Kohl versteift sich auf sein Junktim

Kanzler bekräftigt seine Forderung: Anerkennung der polnischen Westgrenze nur bei Verzicht auf Reparationszahlungen und Entschädigungen ehemaliger Zwangsarbeiter / Zum Streit mit der FDP in der Grenzfrage: „Es wird in der Koalition sehr schwer“  ■  Aus Bonn Ferdos Forudastan

Bundeskanzler Helmut Kohl schaltet auf stur. Trotz Koalitionsknatsches besteht er darauf, die endgültige Anerkennung der polnischen Westgrenze von einem vertraglichen Verzicht Polens auf Reparationen und Entschädigungszahlungen an ehemalige Zwangsarbeiter und der Bekräftigung von Rechten der deutschen Minderheit in Polen abhängig zu machen. Nach seinem 90 minütigen Gespräch mit Genscher erklärte Kohl am Abend vor der CDU/CSU Fraktion: „Es wird in der Koalition sehr schwer. Ich weiß, wo man Kompromisse machen kann und wo nicht.“ Eigentlich war über das Gespräch stillschweigen vereinbart worden. Nach der Präsidiumssitzung seiner Partei machter Kohl vor der Presse in Bonn erneut klar, daß er für eine Wiedervereinigung auf der Grundlage von Artikel 23 Grundgesetz, also einen Anschluß der DDR ist.

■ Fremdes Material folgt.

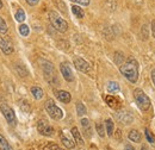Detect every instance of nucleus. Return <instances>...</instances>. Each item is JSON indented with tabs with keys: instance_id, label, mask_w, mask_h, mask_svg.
Here are the masks:
<instances>
[{
	"instance_id": "f257e3e1",
	"label": "nucleus",
	"mask_w": 155,
	"mask_h": 150,
	"mask_svg": "<svg viewBox=\"0 0 155 150\" xmlns=\"http://www.w3.org/2000/svg\"><path fill=\"white\" fill-rule=\"evenodd\" d=\"M120 73L123 74V76L129 80L130 82L135 83L138 79V62L135 58L129 57L120 67H119Z\"/></svg>"
},
{
	"instance_id": "f03ea898",
	"label": "nucleus",
	"mask_w": 155,
	"mask_h": 150,
	"mask_svg": "<svg viewBox=\"0 0 155 150\" xmlns=\"http://www.w3.org/2000/svg\"><path fill=\"white\" fill-rule=\"evenodd\" d=\"M49 20H50L51 25L54 26V29H56L58 32H66V31L68 30V24H67V21L62 18L58 12L50 11V12H49Z\"/></svg>"
},
{
	"instance_id": "7ed1b4c3",
	"label": "nucleus",
	"mask_w": 155,
	"mask_h": 150,
	"mask_svg": "<svg viewBox=\"0 0 155 150\" xmlns=\"http://www.w3.org/2000/svg\"><path fill=\"white\" fill-rule=\"evenodd\" d=\"M134 99H135L137 106L140 107V110L142 111H147L150 107V99L148 98V95L144 93L142 90L136 88L134 91Z\"/></svg>"
},
{
	"instance_id": "20e7f679",
	"label": "nucleus",
	"mask_w": 155,
	"mask_h": 150,
	"mask_svg": "<svg viewBox=\"0 0 155 150\" xmlns=\"http://www.w3.org/2000/svg\"><path fill=\"white\" fill-rule=\"evenodd\" d=\"M44 109H45V111L48 112V114H49L53 119H55V120H60V119L63 118V111H62L58 106H56V104L54 103L53 99H48V100L44 103Z\"/></svg>"
},
{
	"instance_id": "39448f33",
	"label": "nucleus",
	"mask_w": 155,
	"mask_h": 150,
	"mask_svg": "<svg viewBox=\"0 0 155 150\" xmlns=\"http://www.w3.org/2000/svg\"><path fill=\"white\" fill-rule=\"evenodd\" d=\"M0 111L2 113V116L5 117L6 122L10 124V125H16V113L15 111L6 104H2L0 106Z\"/></svg>"
},
{
	"instance_id": "423d86ee",
	"label": "nucleus",
	"mask_w": 155,
	"mask_h": 150,
	"mask_svg": "<svg viewBox=\"0 0 155 150\" xmlns=\"http://www.w3.org/2000/svg\"><path fill=\"white\" fill-rule=\"evenodd\" d=\"M37 130L41 135L43 136H53L54 135V128L45 120V119H41L38 123H37Z\"/></svg>"
},
{
	"instance_id": "0eeeda50",
	"label": "nucleus",
	"mask_w": 155,
	"mask_h": 150,
	"mask_svg": "<svg viewBox=\"0 0 155 150\" xmlns=\"http://www.w3.org/2000/svg\"><path fill=\"white\" fill-rule=\"evenodd\" d=\"M73 63H74V67L77 68L79 72H81V73H90V70H91L90 63L86 62L81 57H75L74 61H73Z\"/></svg>"
},
{
	"instance_id": "6e6552de",
	"label": "nucleus",
	"mask_w": 155,
	"mask_h": 150,
	"mask_svg": "<svg viewBox=\"0 0 155 150\" xmlns=\"http://www.w3.org/2000/svg\"><path fill=\"white\" fill-rule=\"evenodd\" d=\"M60 70H61V74L64 77L66 81H68V82L74 81V74H73L72 68L69 67V64L67 62H63L60 64Z\"/></svg>"
},
{
	"instance_id": "1a4fd4ad",
	"label": "nucleus",
	"mask_w": 155,
	"mask_h": 150,
	"mask_svg": "<svg viewBox=\"0 0 155 150\" xmlns=\"http://www.w3.org/2000/svg\"><path fill=\"white\" fill-rule=\"evenodd\" d=\"M42 68H43V73L45 75V79L50 82V79H56V74H55V69H54V66L48 62V61H43L42 62Z\"/></svg>"
},
{
	"instance_id": "9d476101",
	"label": "nucleus",
	"mask_w": 155,
	"mask_h": 150,
	"mask_svg": "<svg viewBox=\"0 0 155 150\" xmlns=\"http://www.w3.org/2000/svg\"><path fill=\"white\" fill-rule=\"evenodd\" d=\"M0 50H1L5 55H11V54L13 53L15 48H13L12 43H11L8 39H6V38L0 36Z\"/></svg>"
},
{
	"instance_id": "9b49d317",
	"label": "nucleus",
	"mask_w": 155,
	"mask_h": 150,
	"mask_svg": "<svg viewBox=\"0 0 155 150\" xmlns=\"http://www.w3.org/2000/svg\"><path fill=\"white\" fill-rule=\"evenodd\" d=\"M116 117L120 123H123V124H125V125H128V124H130V123L133 122V116H131V113L129 112V111H125V110H120V111L116 114Z\"/></svg>"
},
{
	"instance_id": "f8f14e48",
	"label": "nucleus",
	"mask_w": 155,
	"mask_h": 150,
	"mask_svg": "<svg viewBox=\"0 0 155 150\" xmlns=\"http://www.w3.org/2000/svg\"><path fill=\"white\" fill-rule=\"evenodd\" d=\"M60 139H61L62 144H63L67 149H73V148L75 147V142H74L73 139H71L63 131L60 132Z\"/></svg>"
},
{
	"instance_id": "ddd939ff",
	"label": "nucleus",
	"mask_w": 155,
	"mask_h": 150,
	"mask_svg": "<svg viewBox=\"0 0 155 150\" xmlns=\"http://www.w3.org/2000/svg\"><path fill=\"white\" fill-rule=\"evenodd\" d=\"M105 101H106V104L111 107V109H119L120 107V101L117 99L116 96H114V95H106L105 96Z\"/></svg>"
},
{
	"instance_id": "4468645a",
	"label": "nucleus",
	"mask_w": 155,
	"mask_h": 150,
	"mask_svg": "<svg viewBox=\"0 0 155 150\" xmlns=\"http://www.w3.org/2000/svg\"><path fill=\"white\" fill-rule=\"evenodd\" d=\"M81 126H82V131L84 135L88 138H91L92 136V129H91V124H90V120L87 118H82L81 119Z\"/></svg>"
},
{
	"instance_id": "2eb2a0df",
	"label": "nucleus",
	"mask_w": 155,
	"mask_h": 150,
	"mask_svg": "<svg viewBox=\"0 0 155 150\" xmlns=\"http://www.w3.org/2000/svg\"><path fill=\"white\" fill-rule=\"evenodd\" d=\"M55 95H56V98H58V100H60L61 103H63V104L71 103L72 96H71V94L68 93V92H66V91H56V92H55Z\"/></svg>"
},
{
	"instance_id": "dca6fc26",
	"label": "nucleus",
	"mask_w": 155,
	"mask_h": 150,
	"mask_svg": "<svg viewBox=\"0 0 155 150\" xmlns=\"http://www.w3.org/2000/svg\"><path fill=\"white\" fill-rule=\"evenodd\" d=\"M71 132H72V136L74 137L75 143H77L78 145L82 147V145H84V139H82V137H81V133L79 131V129H78V128H72Z\"/></svg>"
},
{
	"instance_id": "f3484780",
	"label": "nucleus",
	"mask_w": 155,
	"mask_h": 150,
	"mask_svg": "<svg viewBox=\"0 0 155 150\" xmlns=\"http://www.w3.org/2000/svg\"><path fill=\"white\" fill-rule=\"evenodd\" d=\"M128 137H129V139H130L131 142H134V143H140V142H141V133L137 131V130H131V131L129 132Z\"/></svg>"
},
{
	"instance_id": "a211bd4d",
	"label": "nucleus",
	"mask_w": 155,
	"mask_h": 150,
	"mask_svg": "<svg viewBox=\"0 0 155 150\" xmlns=\"http://www.w3.org/2000/svg\"><path fill=\"white\" fill-rule=\"evenodd\" d=\"M30 91H31V94L34 95L35 99H37V100L42 99V96H43V90H42L41 87H38V86H34V87H31Z\"/></svg>"
},
{
	"instance_id": "6ab92c4d",
	"label": "nucleus",
	"mask_w": 155,
	"mask_h": 150,
	"mask_svg": "<svg viewBox=\"0 0 155 150\" xmlns=\"http://www.w3.org/2000/svg\"><path fill=\"white\" fill-rule=\"evenodd\" d=\"M0 150H13V148L7 142V139L1 135H0Z\"/></svg>"
},
{
	"instance_id": "aec40b11",
	"label": "nucleus",
	"mask_w": 155,
	"mask_h": 150,
	"mask_svg": "<svg viewBox=\"0 0 155 150\" xmlns=\"http://www.w3.org/2000/svg\"><path fill=\"white\" fill-rule=\"evenodd\" d=\"M72 12H73V13H74V16L79 19L84 18V16H85L84 10H81V7H79V6H77V5L72 6Z\"/></svg>"
},
{
	"instance_id": "412c9836",
	"label": "nucleus",
	"mask_w": 155,
	"mask_h": 150,
	"mask_svg": "<svg viewBox=\"0 0 155 150\" xmlns=\"http://www.w3.org/2000/svg\"><path fill=\"white\" fill-rule=\"evenodd\" d=\"M120 88H119V85L115 82V81H110L109 83H107V91L110 92V93H116L118 92Z\"/></svg>"
},
{
	"instance_id": "4be33fe9",
	"label": "nucleus",
	"mask_w": 155,
	"mask_h": 150,
	"mask_svg": "<svg viewBox=\"0 0 155 150\" xmlns=\"http://www.w3.org/2000/svg\"><path fill=\"white\" fill-rule=\"evenodd\" d=\"M105 128H106V132L109 136L114 135V122L111 119H106L105 120Z\"/></svg>"
},
{
	"instance_id": "5701e85b",
	"label": "nucleus",
	"mask_w": 155,
	"mask_h": 150,
	"mask_svg": "<svg viewBox=\"0 0 155 150\" xmlns=\"http://www.w3.org/2000/svg\"><path fill=\"white\" fill-rule=\"evenodd\" d=\"M86 107H85V105L82 104V103H78L77 104V113L79 117H84L85 114H86Z\"/></svg>"
},
{
	"instance_id": "b1692460",
	"label": "nucleus",
	"mask_w": 155,
	"mask_h": 150,
	"mask_svg": "<svg viewBox=\"0 0 155 150\" xmlns=\"http://www.w3.org/2000/svg\"><path fill=\"white\" fill-rule=\"evenodd\" d=\"M15 17H16V19L19 21V23H23L24 20H25V12L21 10V8H19L17 12H16V15H15Z\"/></svg>"
},
{
	"instance_id": "393cba45",
	"label": "nucleus",
	"mask_w": 155,
	"mask_h": 150,
	"mask_svg": "<svg viewBox=\"0 0 155 150\" xmlns=\"http://www.w3.org/2000/svg\"><path fill=\"white\" fill-rule=\"evenodd\" d=\"M96 130H97L98 135H99L100 137H104V136H105L104 124H101V123H97V124H96Z\"/></svg>"
},
{
	"instance_id": "a878e982",
	"label": "nucleus",
	"mask_w": 155,
	"mask_h": 150,
	"mask_svg": "<svg viewBox=\"0 0 155 150\" xmlns=\"http://www.w3.org/2000/svg\"><path fill=\"white\" fill-rule=\"evenodd\" d=\"M19 32L21 36H28L29 35V32H30V30H29V26L28 25H25V24H21L19 26Z\"/></svg>"
},
{
	"instance_id": "bb28decb",
	"label": "nucleus",
	"mask_w": 155,
	"mask_h": 150,
	"mask_svg": "<svg viewBox=\"0 0 155 150\" xmlns=\"http://www.w3.org/2000/svg\"><path fill=\"white\" fill-rule=\"evenodd\" d=\"M6 32H7V24L2 19V17H0V34H6Z\"/></svg>"
},
{
	"instance_id": "cd10ccee",
	"label": "nucleus",
	"mask_w": 155,
	"mask_h": 150,
	"mask_svg": "<svg viewBox=\"0 0 155 150\" xmlns=\"http://www.w3.org/2000/svg\"><path fill=\"white\" fill-rule=\"evenodd\" d=\"M43 150H62V149L58 147V144H55V143H48V144L43 148Z\"/></svg>"
},
{
	"instance_id": "c85d7f7f",
	"label": "nucleus",
	"mask_w": 155,
	"mask_h": 150,
	"mask_svg": "<svg viewBox=\"0 0 155 150\" xmlns=\"http://www.w3.org/2000/svg\"><path fill=\"white\" fill-rule=\"evenodd\" d=\"M146 137H147V139H148V142L149 143H155V138L154 136L149 132V130L148 129H146Z\"/></svg>"
},
{
	"instance_id": "c756f323",
	"label": "nucleus",
	"mask_w": 155,
	"mask_h": 150,
	"mask_svg": "<svg viewBox=\"0 0 155 150\" xmlns=\"http://www.w3.org/2000/svg\"><path fill=\"white\" fill-rule=\"evenodd\" d=\"M73 2H77V4H80V5H84V6H87L90 4V0H71Z\"/></svg>"
},
{
	"instance_id": "7c9ffc66",
	"label": "nucleus",
	"mask_w": 155,
	"mask_h": 150,
	"mask_svg": "<svg viewBox=\"0 0 155 150\" xmlns=\"http://www.w3.org/2000/svg\"><path fill=\"white\" fill-rule=\"evenodd\" d=\"M30 6H35V5H37L39 2V0H25Z\"/></svg>"
},
{
	"instance_id": "2f4dec72",
	"label": "nucleus",
	"mask_w": 155,
	"mask_h": 150,
	"mask_svg": "<svg viewBox=\"0 0 155 150\" xmlns=\"http://www.w3.org/2000/svg\"><path fill=\"white\" fill-rule=\"evenodd\" d=\"M124 150H135V148L131 144H125L124 145Z\"/></svg>"
},
{
	"instance_id": "473e14b6",
	"label": "nucleus",
	"mask_w": 155,
	"mask_h": 150,
	"mask_svg": "<svg viewBox=\"0 0 155 150\" xmlns=\"http://www.w3.org/2000/svg\"><path fill=\"white\" fill-rule=\"evenodd\" d=\"M152 32H153V36H154V38H155V21L152 23Z\"/></svg>"
},
{
	"instance_id": "72a5a7b5",
	"label": "nucleus",
	"mask_w": 155,
	"mask_h": 150,
	"mask_svg": "<svg viewBox=\"0 0 155 150\" xmlns=\"http://www.w3.org/2000/svg\"><path fill=\"white\" fill-rule=\"evenodd\" d=\"M152 80H153V82H154V86H155V69H153L152 70Z\"/></svg>"
},
{
	"instance_id": "f704fd0d",
	"label": "nucleus",
	"mask_w": 155,
	"mask_h": 150,
	"mask_svg": "<svg viewBox=\"0 0 155 150\" xmlns=\"http://www.w3.org/2000/svg\"><path fill=\"white\" fill-rule=\"evenodd\" d=\"M1 7H2V1L0 0V8H1Z\"/></svg>"
}]
</instances>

Die heftige in- und ausländische Kritik an seinem Junktim wies Helmut Kohl zurück. Er bestritt, daß er die Anerkennung der Grenze mit Bedingungen habe verknüpfen wollen. Mit einer neuerlichen Verzichterklärung Polens (das Land hatte bereits 1953 auf alle Reparationen gegenüber Deutschland verzichtet) gehe es ausschließlich um die Bestätigung bestehender Verpflichtungen. Diese Bestätigung liege im Interesse der Deutschen und ihrer Nachbarn. Der deutsche Bürger, so Kohl, müsse von seinem Regierungschef die Frage beantwortet haben, welche Forderungen noch auf ihn zukämen. Allerdings stellte Helmut Kohl die faktische Lage gestern falsch dar: Auf die Entschädigung ehemaliger Zwangsarbeiter hat Polen in dem Vertrag mit der DDR von 1953 gerade nicht verzichtet. Was Kohl nun von den Polen fordert, ist demnach keine bloße Bestätigung. Seine Interpretation, Zwangsarbeiterentschädigungen gehörten zu Reparationen, war noch gegen Jahresende auf einer Anhörung des Innenausschusses in Bonn mehrheitlich abgelehnt worden. „Keine Chance“ gibt der Bundeskanzler der mit Ministerpräsident Mazowiecki vereinbarten Prüfung, ob ehemalige Zwangsarbeiter nicht von der Bundesrepublik entschädigt werden sollten. Allerdings dauert diese Prüfung nach Darstellung der Bundesregierung noch an. Einen möglichen Härteausgleich für Zwangsarbeiter lehnte Kohl indirekt ab: Es würde sich diese Frage dann auch für weitere Länder stellen. Überdies werde man gerade Polen gegenüber soviel Wirtschaftshilfe leisten. „Da müssen wir doch hinter niemandem zurückstehen.“ Daß er die endgültige Anerkennung der Westgrenze Polens überdies von einer vertraglichen Absicherung der Rechte der deutschen Minderheit in Polen abhängig macht, begründete Fortsetzung Seite 2

Kohl mit einem „Gebot der Solidarität“ gegenüber den dort lebenden Deutschstämmigen. Grundsätzlich will Kohl die „drei Themen Grenzanerkennung, Reparationen und Minderheitenrechte vom Tisch haben“. Eine mögliche gemeinsame Erklärung von Bundestag und

Volkskammer sollte nach Aussagen von Kohl auf der Grundlage einer Bundestagserklärung vom 8. November abgeben werden. Einen Grenzvertrag mit Polen könne allerdings erst ein gesamtdeutsches Parlament ratifizieren. Für einen Friedensvertrag gebe es nach einem solchen Grenzvertrag allerdings keinen Grund mehr. Denn „ich gehe davon aus, daß mit der Wiedervereinigung eine neue Situation ensteht“. Ohne Einschränkung hat sich Kohl für einen Anschluß der DDR gemäß 23 GG ausgesprochen. Kritik an dem Junktim Kohls übte gestern erneut die FDP: „Ich weiß gar nicht, wie man auf die Idee kommt, dieses Faß zu öffnen“, sagte FDP-Chef Lambsdorff.